▶ [What the exercise asks]:
Print the records again, character for character.

>> begin

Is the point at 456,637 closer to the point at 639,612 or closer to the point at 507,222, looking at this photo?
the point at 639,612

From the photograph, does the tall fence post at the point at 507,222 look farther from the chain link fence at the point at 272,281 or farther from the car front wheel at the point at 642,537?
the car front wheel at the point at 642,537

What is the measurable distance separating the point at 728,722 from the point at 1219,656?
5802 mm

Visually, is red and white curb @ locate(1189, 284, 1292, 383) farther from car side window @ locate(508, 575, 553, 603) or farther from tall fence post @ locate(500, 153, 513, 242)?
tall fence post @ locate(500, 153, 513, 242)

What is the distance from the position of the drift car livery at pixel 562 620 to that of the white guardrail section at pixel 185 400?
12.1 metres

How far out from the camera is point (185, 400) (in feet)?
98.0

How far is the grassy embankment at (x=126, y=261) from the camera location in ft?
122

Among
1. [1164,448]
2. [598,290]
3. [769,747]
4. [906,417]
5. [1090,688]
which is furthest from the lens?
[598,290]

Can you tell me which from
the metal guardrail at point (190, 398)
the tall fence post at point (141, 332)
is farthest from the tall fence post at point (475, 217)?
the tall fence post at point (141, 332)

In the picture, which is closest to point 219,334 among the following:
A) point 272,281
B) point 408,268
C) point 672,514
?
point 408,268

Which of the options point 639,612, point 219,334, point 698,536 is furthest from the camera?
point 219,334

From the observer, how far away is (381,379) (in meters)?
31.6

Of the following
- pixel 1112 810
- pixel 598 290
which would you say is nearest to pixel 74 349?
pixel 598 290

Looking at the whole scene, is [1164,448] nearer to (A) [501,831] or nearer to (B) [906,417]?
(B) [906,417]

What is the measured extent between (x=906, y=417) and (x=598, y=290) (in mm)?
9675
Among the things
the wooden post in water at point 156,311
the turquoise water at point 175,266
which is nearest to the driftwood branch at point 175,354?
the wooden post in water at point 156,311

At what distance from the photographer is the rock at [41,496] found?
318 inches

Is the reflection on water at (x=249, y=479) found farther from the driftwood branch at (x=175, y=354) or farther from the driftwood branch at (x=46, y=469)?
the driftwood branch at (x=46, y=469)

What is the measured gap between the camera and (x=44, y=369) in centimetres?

>> end

▶ [Answer to this exercise]:
Is the point at 456,637 closer to the point at 639,612 or closer to the point at 507,222, looking at this photo?
the point at 639,612

From the photograph, does the tall fence post at the point at 507,222 look farther from the chain link fence at the point at 272,281 or farther from the car front wheel at the point at 642,537?
the car front wheel at the point at 642,537

What is the measurable distance separating the point at 728,722 from the point at 1219,656?
5802 mm

Visually, is red and white curb @ locate(1189, 284, 1292, 383) farther from car side window @ locate(508, 575, 553, 603) or farther from tall fence post @ locate(500, 153, 513, 242)?
tall fence post @ locate(500, 153, 513, 242)

What is the distance from the position of the drift car livery at pixel 562 620 to that of the white guardrail section at pixel 185 400?
12.1 metres

How far out from the camera is point (185, 400) (in feet)?
98.0

How far is the grassy embankment at (x=126, y=261) from the camera location in ft?
122

Among
1. [1164,448]
2. [598,290]
3. [769,747]
4. [906,417]
5. [1090,688]
which is furthest from the lens?
[598,290]

Can you tell me which from
the metal guardrail at point (190, 398)
the tall fence post at point (141, 332)
is farthest from the tall fence post at point (475, 217)?
the tall fence post at point (141, 332)

In the picture, which is closest to point 219,334 among the following:
A) point 272,281
B) point 408,268
C) point 672,514
?
point 408,268

Which of the options point 639,612, point 219,334, point 698,536 is furthest from the camera?
point 219,334

From the observer, how far away is (381,379) (in meters)?
31.6

Of the following
- pixel 1112 810
- pixel 598 290
which would you say is nearest to pixel 74 349?
pixel 598 290

Looking at the whole scene, is [1164,448] nearer to (A) [501,831] or nearer to (B) [906,417]?
(B) [906,417]

What is the measured extent between (x=906, y=417) and (x=598, y=290) (in mm)?
9675
Among the things
the wooden post in water at point 156,311
the turquoise water at point 175,266
which is nearest to the driftwood branch at point 175,354?
the wooden post in water at point 156,311

At what distance from the photographer is the rock at [41,496] found?
318 inches

Is the reflection on water at (x=249, y=479) found farther from the driftwood branch at (x=175, y=354) or farther from the driftwood branch at (x=46, y=469)?
the driftwood branch at (x=46, y=469)

What is the measured gap between the camera and (x=44, y=369) in centimetres?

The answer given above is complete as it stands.